# [Page text]
If you’re undergoing digital transformation at your company, you might find it challenging to get started without a clear model to follow. Whatever your industry, leadership, your IT team, and other key stakeholders should first understand the different digital transformation models to map out an actionable plan.
Understanding the different types of digital transformation
Digital transformation can take many forms. When you know how you might approach digitization, you have the background you need to build a realistic digital transformation strategy.
That said, it’s important to remember that your digital transformation may not look like your competitor’s. Instead of comparing your plan to your competitors’ strategies, focus on how you can use new technology to meet your organization’s specific objectives.
Your company's digital transformation will likely look different than that of your competition
What are the 4 types of digital transformation?
There are four primary types of digital transformations a company can undergo:
- Customer experience
Each type addresses specific pain points and goals, which is why more complex digitization strategies often include multiple types of digital transformation.
Type 1: Strategic transformation
Your competitors could adopt new technologies that make maintaining the status quo unsustainable for your organization. Or you might find yourself in a situation where you need to diversify your company’s offerings to survive in the market. Also known as “domain transformation” or “business model transformation,” a strategic transformation completely transforms how a company does business.
That’s exactly what financial services company JPMorgan Chase has done. Once a traditional bank, the firm has successfully leveraged new technologies to expand its offerings far beyond simple banking. Now, the firm offers diverse financial products and services such as asset management, investment banking, and more.

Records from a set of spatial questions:
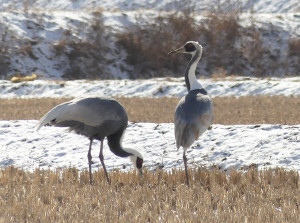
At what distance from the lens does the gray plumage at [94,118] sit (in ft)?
25.6

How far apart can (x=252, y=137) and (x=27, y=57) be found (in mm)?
22304

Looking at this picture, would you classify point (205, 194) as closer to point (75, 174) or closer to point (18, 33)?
point (75, 174)

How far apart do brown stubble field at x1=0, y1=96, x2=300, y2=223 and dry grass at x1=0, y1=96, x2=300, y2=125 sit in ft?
17.7

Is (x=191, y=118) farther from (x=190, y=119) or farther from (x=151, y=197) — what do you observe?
(x=151, y=197)

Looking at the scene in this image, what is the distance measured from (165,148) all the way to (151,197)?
10.2ft

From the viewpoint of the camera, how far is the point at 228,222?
17.9 feet

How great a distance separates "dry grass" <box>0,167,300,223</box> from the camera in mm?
5742

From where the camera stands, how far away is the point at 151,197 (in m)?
6.76

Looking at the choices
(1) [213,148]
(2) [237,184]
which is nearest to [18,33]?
(1) [213,148]

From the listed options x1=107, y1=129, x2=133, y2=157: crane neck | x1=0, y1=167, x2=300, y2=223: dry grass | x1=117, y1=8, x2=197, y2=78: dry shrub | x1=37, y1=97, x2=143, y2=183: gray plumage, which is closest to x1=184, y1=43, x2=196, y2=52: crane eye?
x1=37, y1=97, x2=143, y2=183: gray plumage

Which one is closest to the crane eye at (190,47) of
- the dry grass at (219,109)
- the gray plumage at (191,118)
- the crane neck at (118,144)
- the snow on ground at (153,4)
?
the gray plumage at (191,118)

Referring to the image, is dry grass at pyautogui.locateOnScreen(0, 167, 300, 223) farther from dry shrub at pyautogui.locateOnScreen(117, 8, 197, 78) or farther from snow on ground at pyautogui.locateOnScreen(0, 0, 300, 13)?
snow on ground at pyautogui.locateOnScreen(0, 0, 300, 13)

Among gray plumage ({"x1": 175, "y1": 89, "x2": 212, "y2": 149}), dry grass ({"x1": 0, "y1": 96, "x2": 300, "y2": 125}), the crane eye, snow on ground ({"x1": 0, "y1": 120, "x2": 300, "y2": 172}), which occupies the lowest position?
dry grass ({"x1": 0, "y1": 96, "x2": 300, "y2": 125})

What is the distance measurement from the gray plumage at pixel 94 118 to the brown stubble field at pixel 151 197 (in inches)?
21.5
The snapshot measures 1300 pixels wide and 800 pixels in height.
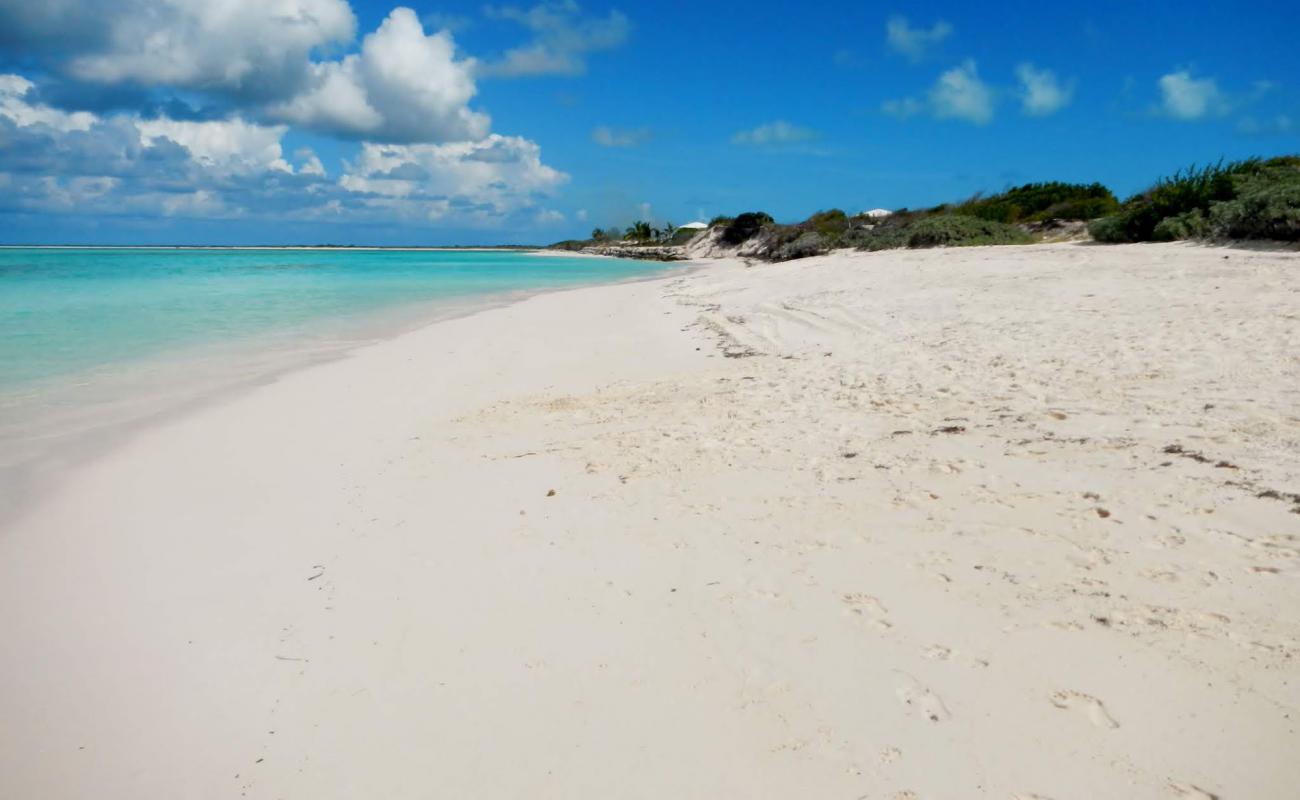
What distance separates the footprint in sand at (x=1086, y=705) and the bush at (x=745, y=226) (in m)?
47.7

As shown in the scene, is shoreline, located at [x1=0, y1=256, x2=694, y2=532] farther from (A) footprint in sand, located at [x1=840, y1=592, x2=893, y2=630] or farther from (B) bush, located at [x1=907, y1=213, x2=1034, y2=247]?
(B) bush, located at [x1=907, y1=213, x2=1034, y2=247]

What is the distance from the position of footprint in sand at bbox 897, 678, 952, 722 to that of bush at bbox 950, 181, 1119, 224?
23474 mm

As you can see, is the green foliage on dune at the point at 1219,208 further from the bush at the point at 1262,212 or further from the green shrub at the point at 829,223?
the green shrub at the point at 829,223

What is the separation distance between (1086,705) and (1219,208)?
13.3 m

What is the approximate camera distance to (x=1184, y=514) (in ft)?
10.6

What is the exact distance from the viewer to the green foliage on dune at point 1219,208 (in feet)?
34.1

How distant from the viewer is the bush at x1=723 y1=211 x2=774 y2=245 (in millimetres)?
48875

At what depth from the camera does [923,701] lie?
232 cm

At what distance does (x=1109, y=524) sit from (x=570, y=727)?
261cm

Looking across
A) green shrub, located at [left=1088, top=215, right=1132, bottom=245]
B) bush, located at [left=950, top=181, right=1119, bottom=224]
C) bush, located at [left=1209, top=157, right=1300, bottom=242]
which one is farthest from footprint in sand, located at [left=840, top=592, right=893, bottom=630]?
bush, located at [left=950, top=181, right=1119, bottom=224]

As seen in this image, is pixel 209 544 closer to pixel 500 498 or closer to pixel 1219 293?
pixel 500 498

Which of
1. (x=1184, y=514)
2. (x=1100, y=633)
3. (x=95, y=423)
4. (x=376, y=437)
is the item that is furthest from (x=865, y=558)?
(x=95, y=423)

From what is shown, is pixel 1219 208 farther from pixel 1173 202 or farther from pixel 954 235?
pixel 954 235

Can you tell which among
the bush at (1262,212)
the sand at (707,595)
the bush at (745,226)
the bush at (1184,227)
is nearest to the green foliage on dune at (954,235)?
the bush at (1184,227)
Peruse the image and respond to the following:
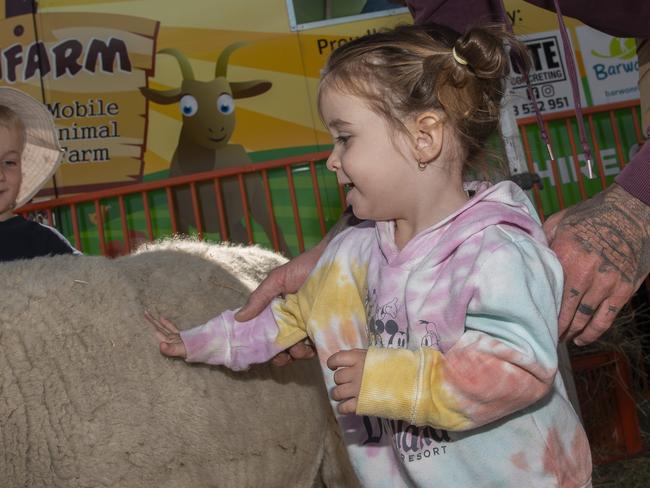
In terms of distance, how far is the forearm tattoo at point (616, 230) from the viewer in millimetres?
1426

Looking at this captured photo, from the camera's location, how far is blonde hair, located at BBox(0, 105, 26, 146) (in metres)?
2.70

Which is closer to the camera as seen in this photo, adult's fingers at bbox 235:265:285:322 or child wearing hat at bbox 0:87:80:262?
adult's fingers at bbox 235:265:285:322

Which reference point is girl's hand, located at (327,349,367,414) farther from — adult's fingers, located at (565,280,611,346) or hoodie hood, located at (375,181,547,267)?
adult's fingers, located at (565,280,611,346)

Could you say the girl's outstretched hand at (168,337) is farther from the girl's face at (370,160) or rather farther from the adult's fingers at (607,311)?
the adult's fingers at (607,311)

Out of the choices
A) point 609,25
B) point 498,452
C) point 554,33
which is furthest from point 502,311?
point 554,33

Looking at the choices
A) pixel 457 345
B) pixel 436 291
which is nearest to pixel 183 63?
pixel 436 291

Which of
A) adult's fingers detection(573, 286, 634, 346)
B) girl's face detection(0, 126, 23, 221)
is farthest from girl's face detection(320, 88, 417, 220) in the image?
girl's face detection(0, 126, 23, 221)

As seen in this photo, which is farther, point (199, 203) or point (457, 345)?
point (199, 203)

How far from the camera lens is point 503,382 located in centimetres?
112

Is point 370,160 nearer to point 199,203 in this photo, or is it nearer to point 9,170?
point 9,170

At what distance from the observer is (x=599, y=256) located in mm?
1406

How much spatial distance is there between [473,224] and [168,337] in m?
0.86

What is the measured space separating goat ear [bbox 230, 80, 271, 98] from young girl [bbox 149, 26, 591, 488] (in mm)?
3395

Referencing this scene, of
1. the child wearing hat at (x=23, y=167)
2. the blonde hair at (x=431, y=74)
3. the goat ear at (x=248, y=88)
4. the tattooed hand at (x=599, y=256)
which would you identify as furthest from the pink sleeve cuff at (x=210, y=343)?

# [Tasks to perform]
• 1. Extract the records from the line containing "Referencing this scene, of" through the last line of the records, inclusive, and copy them without any change.
• 2. Continue the page text on types of digital transformation, starting after its final sentence.
The text and the records have no connection to each other.

# [Expected answers]
• 1.
Referencing this scene, of
1. the child wearing hat at (x=23, y=167)
2. the blonde hair at (x=431, y=74)
3. the goat ear at (x=248, y=88)
4. the tattooed hand at (x=599, y=256)
which would you identify as furthest from the pink sleeve cuff at (x=210, y=343)?

• 2.
That trajectory is ongoing. The firm was the first large bank to add an AI assistant to its offerings, which it plans to implement throughout its entire organization. Additionally, according to its website, one of JPMorgan Chase’s active initiatives is exploring how blockchain technologies can fit into their business offerings and add value for customers.
Type 2: Operational transformation
Inefficient legacy systems and manual workflows can cost you valuable time and effort on simple tasks, raising your operating expenses and affecting your ability to provide excellent customer service. Operational transformation improves specific processes by using digital technology to save your company money and time.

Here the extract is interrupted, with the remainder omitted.